| People have the notion that a latent representation in the animal sense, ie., a concept -- is the same thing as your "representation" in the NN sense. That's not the case. You're right that if I find a predictive compressions of faces, say F1...n then they arent literal "rememberings". And they seem to be able to participate in a decision process (eg., classification) which doesnt seem to target pixel patterns. However I think this is kind of an illusion. What `F1..n` are, are ambiguous pixel-space projections of the abstraction which isnt present in this projection. When I have the concept "this type of face" I can reason with it beyond similarity in pixel-space. When we form representations we arent restricted to reasoning with them in only one space (eg., how faces look as pixels). We (perhaps superstitiously) impart to machine "representations" an actual depth which they lack. They are templates derived from the spaces they live in, eg., pixel-space; and have only the properties that space affords (eg., pixel-geometry). Reasoning beyond that space, and those properties, doesnt work. People think it does. This is the illusion. Templates derived from this data, that we provide, function like actual representations because we simplify the world for the machine -- and prepare its environment so that its pixel-space templates are good enough. |
> When I have the concept "this type of face" I can reason with it beyond similarity in pixel-space.

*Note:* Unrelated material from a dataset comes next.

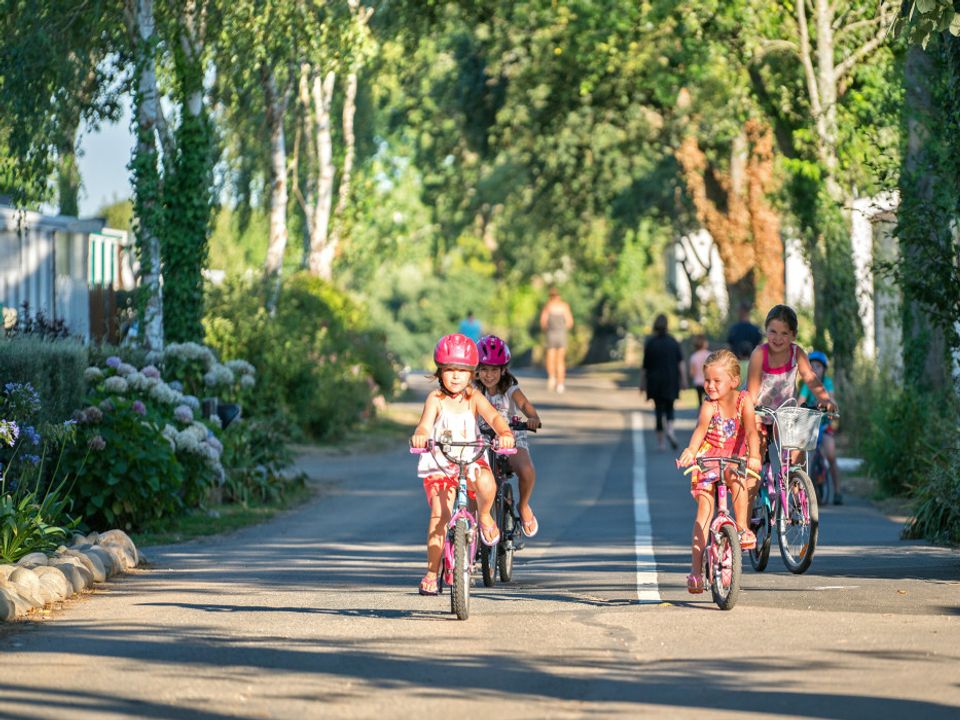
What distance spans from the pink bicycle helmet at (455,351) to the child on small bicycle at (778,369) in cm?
287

I think there are at least two possible things that might going on here:
1. we're "trained" on non-pixel data (to use the same framing) and so it seems obvious that we would reason with a concept like "this type of face" in a non-pixel space.
2. the experience of "reasoning with it" is an illusion, and is merely the subjective experience that we have when our brains do stuff with whatever their underlying representation is. That is, we may have no real knowledge of what space our own "face model" is built on, what it represents, what properties it considers.